• [WHAT TO WORK ON] Leave out each picture. Repeat everything else in the records exactly.
====================
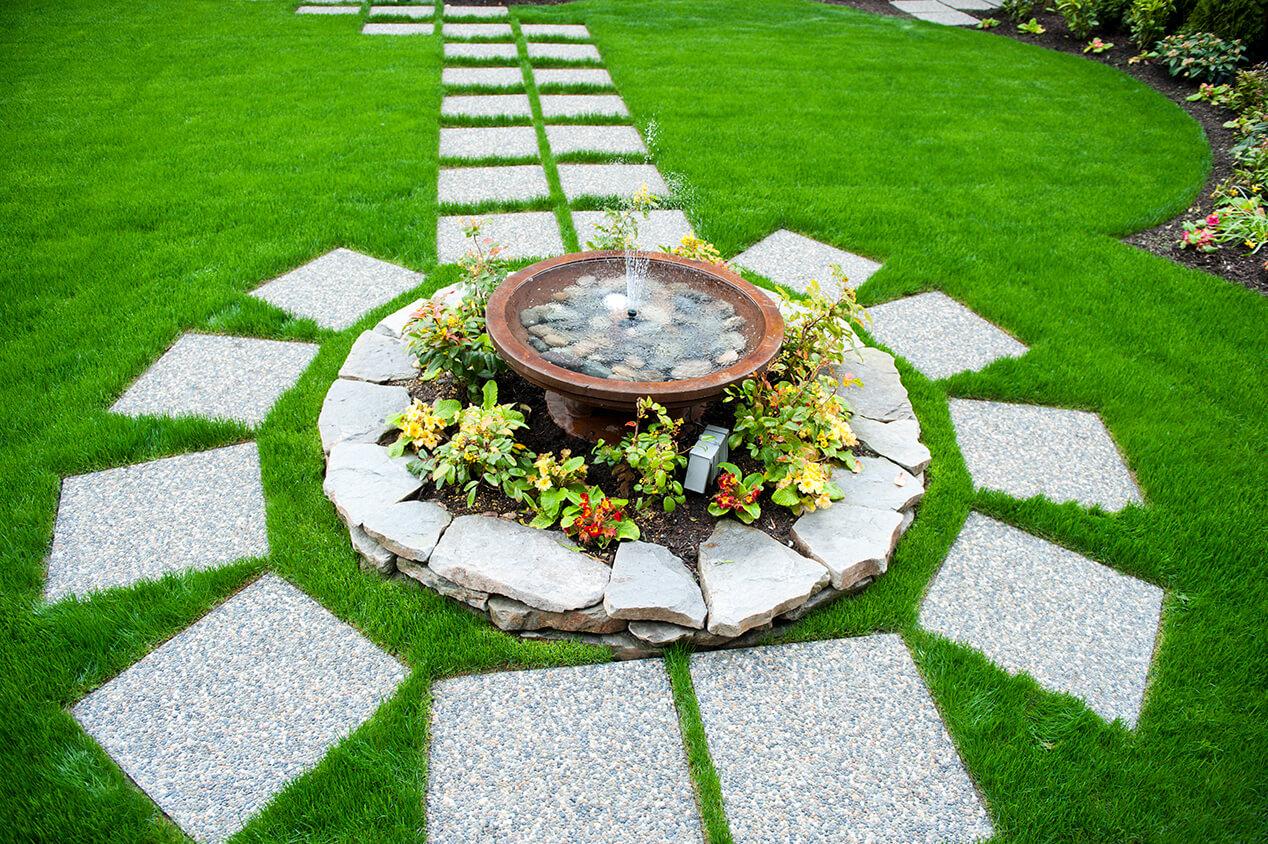 stone walkway around flowers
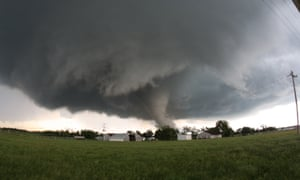 A tornado roars across farmland close to farm buildings in Katie, Oklahoma, USA
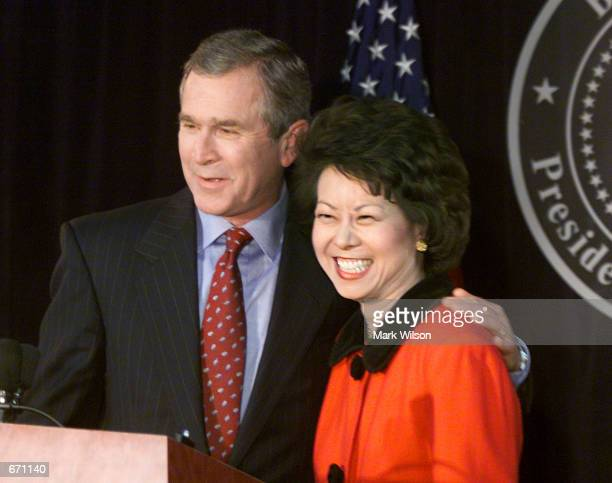 President elect George W Bush and Elaine Chao a former Peace Corps director and wife of GOP Senator Mitch McConnell smile at a press conference to...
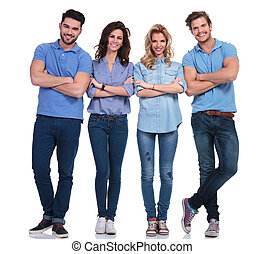 full body picture of four casual young smiling people - full...
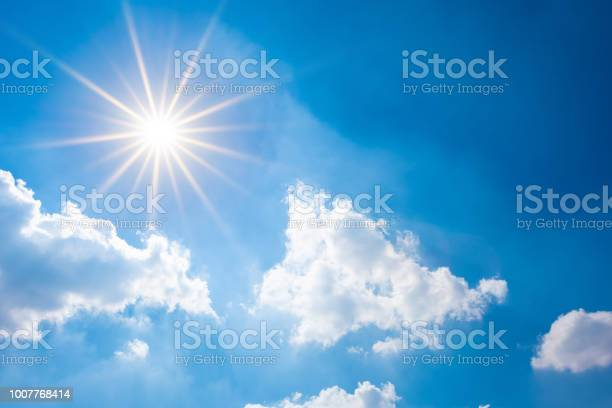 Photo of Blue sky with bright sun and clouds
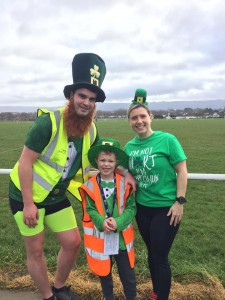 A man, woman and a child, in Irish themed outfits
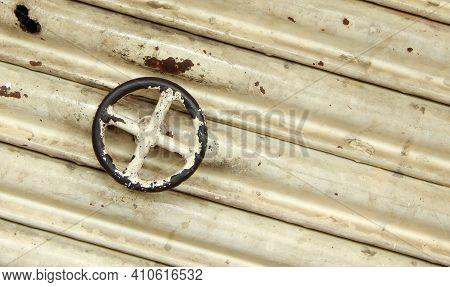 Close-up View Of Circular Handle Of Metal Roller Shutter Door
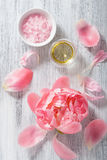 Pink flower salt peony essential oil for spa and aromatherapy Stock Photo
====================
• [RESPONSE TO THE EXERCISE]
 stone walkway around flowers
 A tornado roars across farmland close to farm buildings in Katie, Oklahoma, USA
 President elect George W Bush and Elaine Chao a former Peace Corps director and wife of GOP Senator Mitch McConnell smile at a press conference to...
 full body picture of four casual young smiling people - full...
 Photo of Blue sky with bright sun and clouds
 A man, woman and a child, in Irish themed outfits
 Close-up View Of Circular Handle Of Metal Roller Shutter Door
 Pink flower salt peony essential oil for spa and aromatherapy Stock Photo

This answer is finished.